The mechanical construction should offer assistance in leg movements in the forward direction and in keeping lateral balance. Within the LOPES project, it has been decided to realize this by connecting the limbs of the patient to an exoskeleton so that robot and patient move in parallel. Most gait rehabilitation robots that are currently being developed [1, 2] focus on the support of the entire gait cycle as a single unit. These robots use joint trajectories of the entire gait cycle and offer a uniform (more or less) stiff control along this trajectory. This means that the patient receives support in gait phases where support is necessary but also in phases where support isn’t necessary. Studies have been done on an exoskeleton [3] that propose adaptive control methods which minimize the interaction forces with the patient with respect to an adaptable reference pattern, but these still control the entire gait cycle. Studies have also shown that walking with the Lokomat requires significantly less energy than normal walking [4]. LOPES aims to support and not take over those tasks that the patient is unable to perform without help using an impedance control scheme. This will lead to a more active participation from the patient’s side. The tradeoff for more active walking will likely be a smaller overall distance during therapy sessions. The implication of selective function support is that the robot will have two extreme modes in which it should be able to function, these are:

  • Patient in charge: The goal of the robot is to minimize the interaction forces between the patient and the robot in order for the patient to walk freely without feeling the robot. This mode will be active mostly for the non-paretic side of the patient and during those phases of the walking cycle that the robot does not need to assist.
  • Robot in charge: The goal of this mode is to take control of the patient. The robot will take over the functions which the patient is unable to perform. The robot will most likely operate somewhere between these extremes offering some support at those phases when it is needed to guide the patient towards desirable behavior.

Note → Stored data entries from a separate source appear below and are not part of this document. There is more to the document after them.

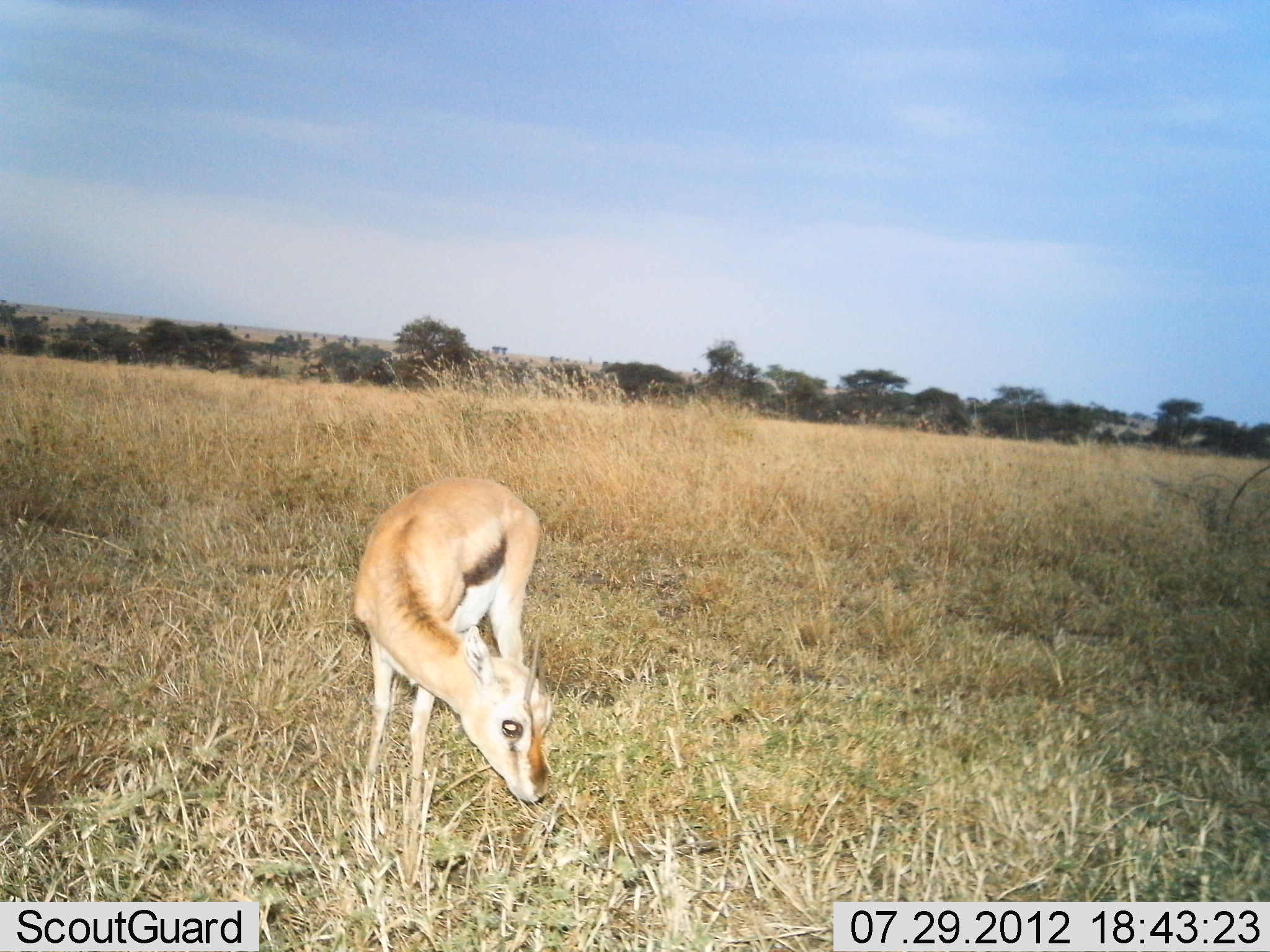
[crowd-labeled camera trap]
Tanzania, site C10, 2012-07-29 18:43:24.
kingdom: Animalia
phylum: Chordata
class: Mammalia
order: Artiodactyla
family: Bovidae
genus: Eudorcas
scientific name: Eudorcas thomsonii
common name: thomson's gazelle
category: gazellethomsons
Gazellethomsons (thomson's gazelle) (Eudorcas thomsonii), count 1. Behavior (volunteer vote fractions): standing 50%, resting 0%, moving 0%, interacting 0%. Young present (vote fraction): 10%. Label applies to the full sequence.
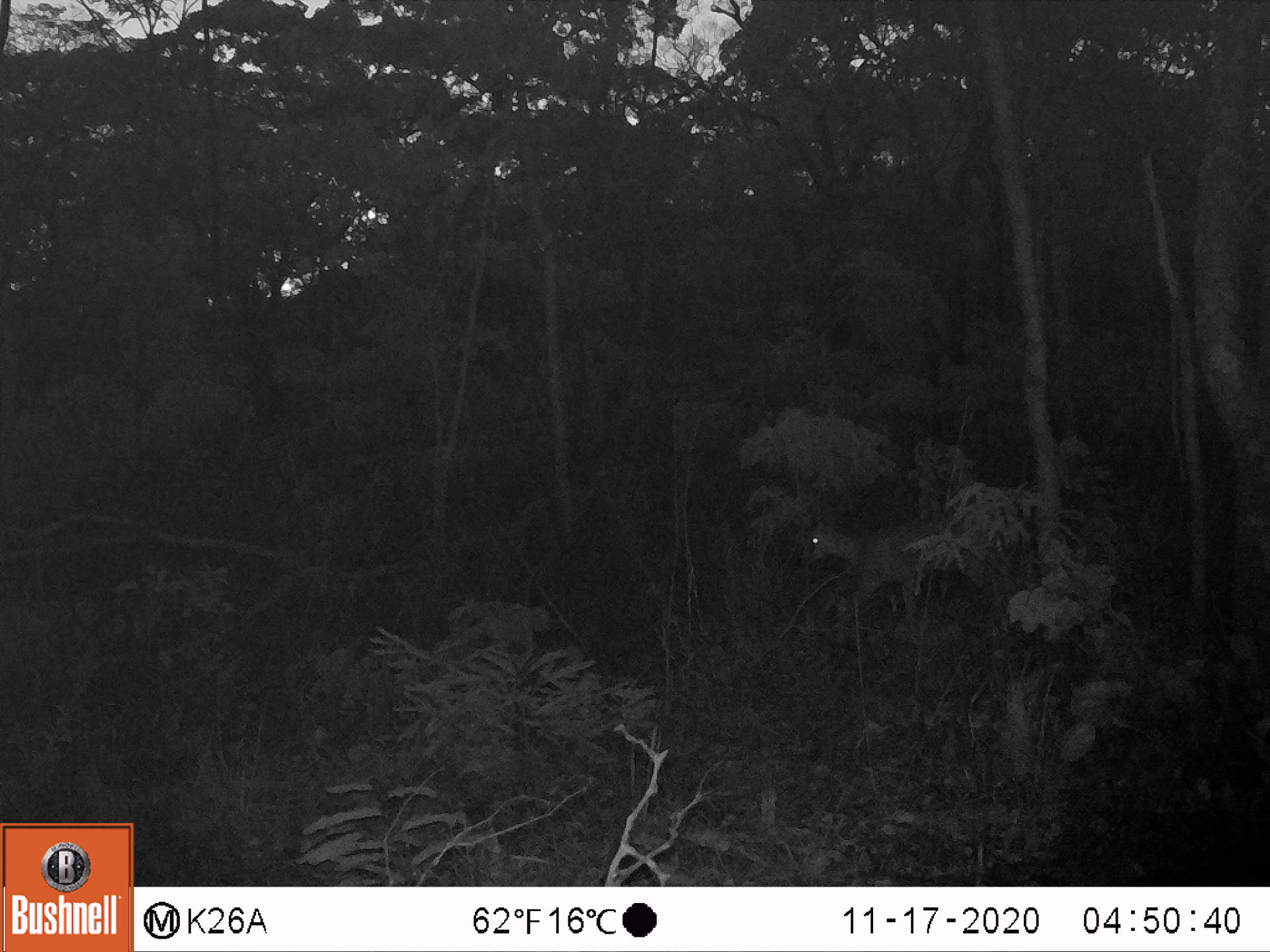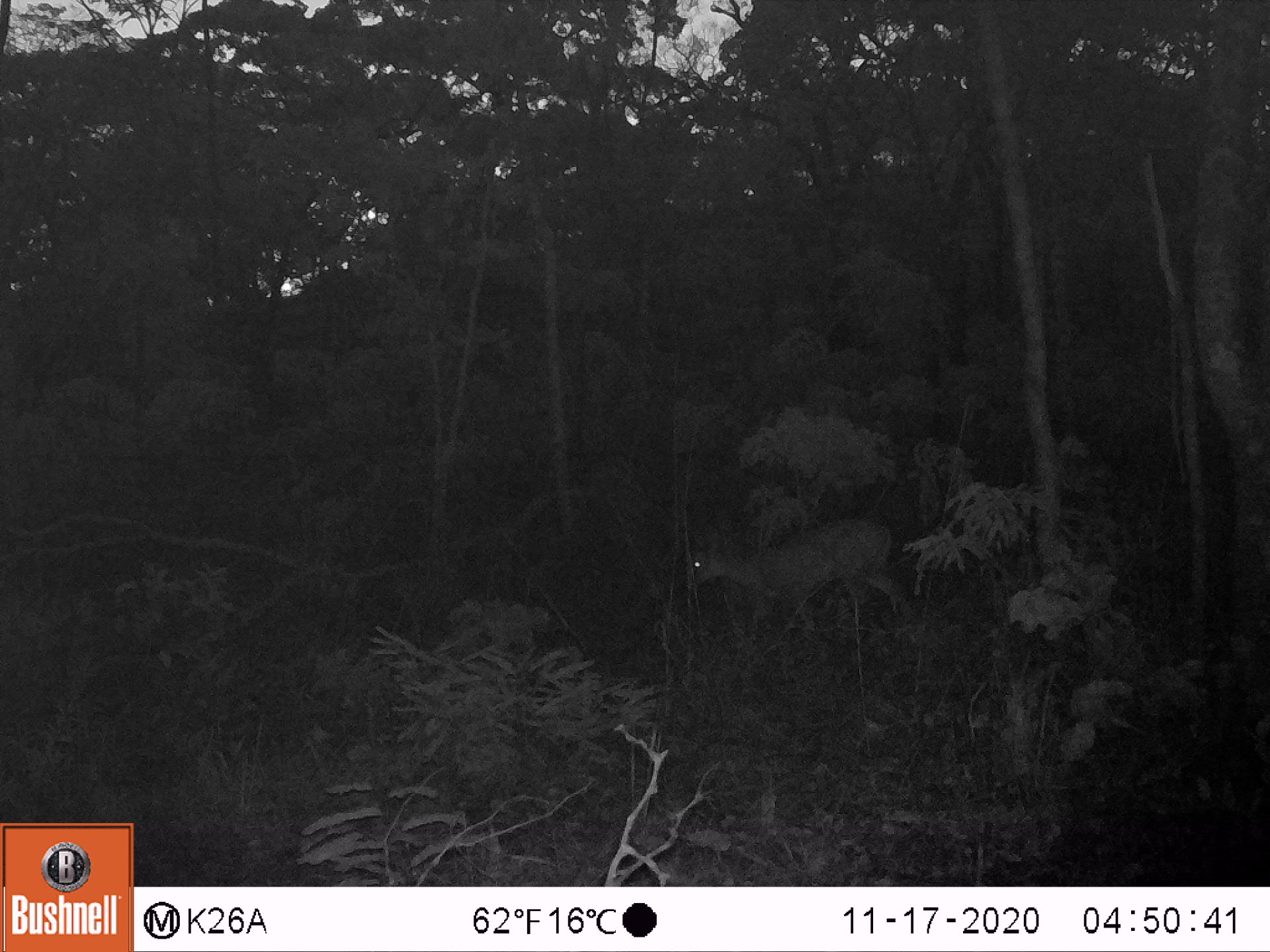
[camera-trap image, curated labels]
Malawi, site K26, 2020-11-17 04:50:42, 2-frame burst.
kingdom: Animalia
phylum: Chordata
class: Mammalia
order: Artiodactyla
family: Bovidae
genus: Sylvicapra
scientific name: Sylvicapra grimmia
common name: common duiker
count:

Currently the first prototype has been completed. This prototype has 8 actuated DOF (series elastic actuation) following the design as in [5]. Clinical evaluations will be done in the course of 2007.

References[edit]

  • 1. Colombo, G., et al., Treadmill training of paraplegic patients using a robotic orthosis. Journal of Rehabilitation Research and Development, 2000. 37(6): p. 693-700.
  • 2. Schmidt, H., et al., Development of a robotic walking simulator for gait rehabilitation. Biomedizinische Technik, 2003. 48(10): p. 281-286.
  • 3. Jezernik, S., G. Colombo, and M. Morari, Automatic gait-pattern adaptation algorithms for rehabilitation with a 4-DOF robotic orthosis. Robotics and Automation, IEEE Transactions on, 2004. 20(3): p. 574.
  • 4. C. Krewer, F.M., B. Husemann, S. Heller, J. Quintern, E. Koenig. Energy expenditure of hemiparetic patients and healthy subjects: walking in a lokomat vs. on a treadmill. in Evidence-Based Medicine in Neurorehabilitation. 2004. Zürich.
  • 5.J. Veneman, R.E., R. Kruidhof, F.C.T. van der Helm, H. van der Kooy, Design of a Series Elastic- and Bowdencable-based actuation system for use as torque-actuator in exoskeleton-type training robots. proceedings of the Icorr 2005, 2005.